The data sets and the source code of our paper ‘A Biclustering-based Classification Framework for Microarray Analysis’ can be downloaded from GitHub:
In recent years, microarrays have been shown to be an effective method for studying various biological processes, e.g., to improve our understanding
of diseases such as cancer. In a typical situation, microarrays can be seen as large matrices in which rows and columns represent expression
values of thousands of genes and tens of conditions such as samples from various patients. Several statistical
techniques have been proposed in the literature to analyze the gene expression matrices. Towards that end, biclustering has been demonstrated to
be one of the most effective methods for discovering gene expression patterns under various conditions.

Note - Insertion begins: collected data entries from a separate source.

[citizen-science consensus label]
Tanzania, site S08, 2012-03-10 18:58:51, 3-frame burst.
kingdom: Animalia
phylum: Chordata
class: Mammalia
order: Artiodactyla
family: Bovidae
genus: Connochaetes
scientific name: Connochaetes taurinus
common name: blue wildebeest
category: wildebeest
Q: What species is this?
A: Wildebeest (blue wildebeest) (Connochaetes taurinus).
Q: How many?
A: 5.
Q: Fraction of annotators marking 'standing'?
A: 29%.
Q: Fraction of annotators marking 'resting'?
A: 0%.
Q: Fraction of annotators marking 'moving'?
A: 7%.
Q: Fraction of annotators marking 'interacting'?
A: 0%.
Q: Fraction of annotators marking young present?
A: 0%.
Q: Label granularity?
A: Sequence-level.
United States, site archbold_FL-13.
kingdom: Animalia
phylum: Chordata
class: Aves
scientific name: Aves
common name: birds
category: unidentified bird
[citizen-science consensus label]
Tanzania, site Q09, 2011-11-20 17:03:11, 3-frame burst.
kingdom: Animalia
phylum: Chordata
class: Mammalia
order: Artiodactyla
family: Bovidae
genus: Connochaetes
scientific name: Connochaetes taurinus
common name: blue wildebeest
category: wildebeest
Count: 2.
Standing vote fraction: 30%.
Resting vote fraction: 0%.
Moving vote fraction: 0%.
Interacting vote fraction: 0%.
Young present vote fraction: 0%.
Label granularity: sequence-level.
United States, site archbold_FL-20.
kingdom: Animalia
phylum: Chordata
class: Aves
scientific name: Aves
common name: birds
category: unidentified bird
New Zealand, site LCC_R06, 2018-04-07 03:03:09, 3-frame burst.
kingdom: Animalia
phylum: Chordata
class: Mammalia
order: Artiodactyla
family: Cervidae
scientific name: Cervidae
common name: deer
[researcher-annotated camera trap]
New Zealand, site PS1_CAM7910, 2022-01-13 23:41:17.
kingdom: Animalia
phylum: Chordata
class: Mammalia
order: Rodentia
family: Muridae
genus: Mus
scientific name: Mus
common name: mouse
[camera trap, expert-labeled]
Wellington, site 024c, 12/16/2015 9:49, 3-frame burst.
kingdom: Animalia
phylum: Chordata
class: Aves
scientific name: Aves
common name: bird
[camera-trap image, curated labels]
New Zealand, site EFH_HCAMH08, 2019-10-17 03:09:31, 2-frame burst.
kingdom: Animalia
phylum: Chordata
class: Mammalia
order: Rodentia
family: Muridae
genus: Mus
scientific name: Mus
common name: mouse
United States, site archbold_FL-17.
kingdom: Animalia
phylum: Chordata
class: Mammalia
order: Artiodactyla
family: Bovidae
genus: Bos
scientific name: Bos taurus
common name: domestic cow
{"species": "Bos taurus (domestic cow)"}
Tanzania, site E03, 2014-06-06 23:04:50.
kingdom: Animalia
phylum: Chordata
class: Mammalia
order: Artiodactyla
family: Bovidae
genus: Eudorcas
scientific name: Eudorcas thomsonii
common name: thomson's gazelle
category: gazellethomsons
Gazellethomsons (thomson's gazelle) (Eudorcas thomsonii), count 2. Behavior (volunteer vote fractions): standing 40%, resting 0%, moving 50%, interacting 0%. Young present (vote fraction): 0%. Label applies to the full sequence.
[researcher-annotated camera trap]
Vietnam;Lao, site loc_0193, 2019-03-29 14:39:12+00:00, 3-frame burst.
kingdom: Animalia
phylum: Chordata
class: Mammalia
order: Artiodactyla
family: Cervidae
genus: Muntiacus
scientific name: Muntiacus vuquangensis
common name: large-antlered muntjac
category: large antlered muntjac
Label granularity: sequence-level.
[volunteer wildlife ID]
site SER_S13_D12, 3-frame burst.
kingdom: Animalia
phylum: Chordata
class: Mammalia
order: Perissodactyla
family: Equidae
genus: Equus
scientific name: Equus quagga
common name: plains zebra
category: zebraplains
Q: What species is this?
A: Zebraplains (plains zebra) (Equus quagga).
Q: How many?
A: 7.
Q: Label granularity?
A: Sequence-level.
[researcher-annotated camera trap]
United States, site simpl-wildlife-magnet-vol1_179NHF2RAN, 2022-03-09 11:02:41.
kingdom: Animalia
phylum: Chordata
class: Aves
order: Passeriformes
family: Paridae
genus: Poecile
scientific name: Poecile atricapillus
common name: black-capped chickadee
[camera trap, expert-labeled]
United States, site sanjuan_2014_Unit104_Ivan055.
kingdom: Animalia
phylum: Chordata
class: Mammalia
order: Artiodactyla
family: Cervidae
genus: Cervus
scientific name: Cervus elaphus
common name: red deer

In this paper, we present a framework to take advantage of the homogeneously expressed genes in biclusters to construct a classifier for sample class membership prediction. Our extensive experiments on 8 real cancer microarray datasets (4 diagnostic and 4 prognostic) show that our proposed classifier performed superior in both cancer diagnosis and prognosis, the latter of which was regarded quite difficult previously. Additionally, our results demonstrate that sample classification accuracy can serve as a good subjective quality measure for different types of biclusters, and hence as a tool to extrinsically evaluate the performance of various biclustering algorithms that produce those biclusters.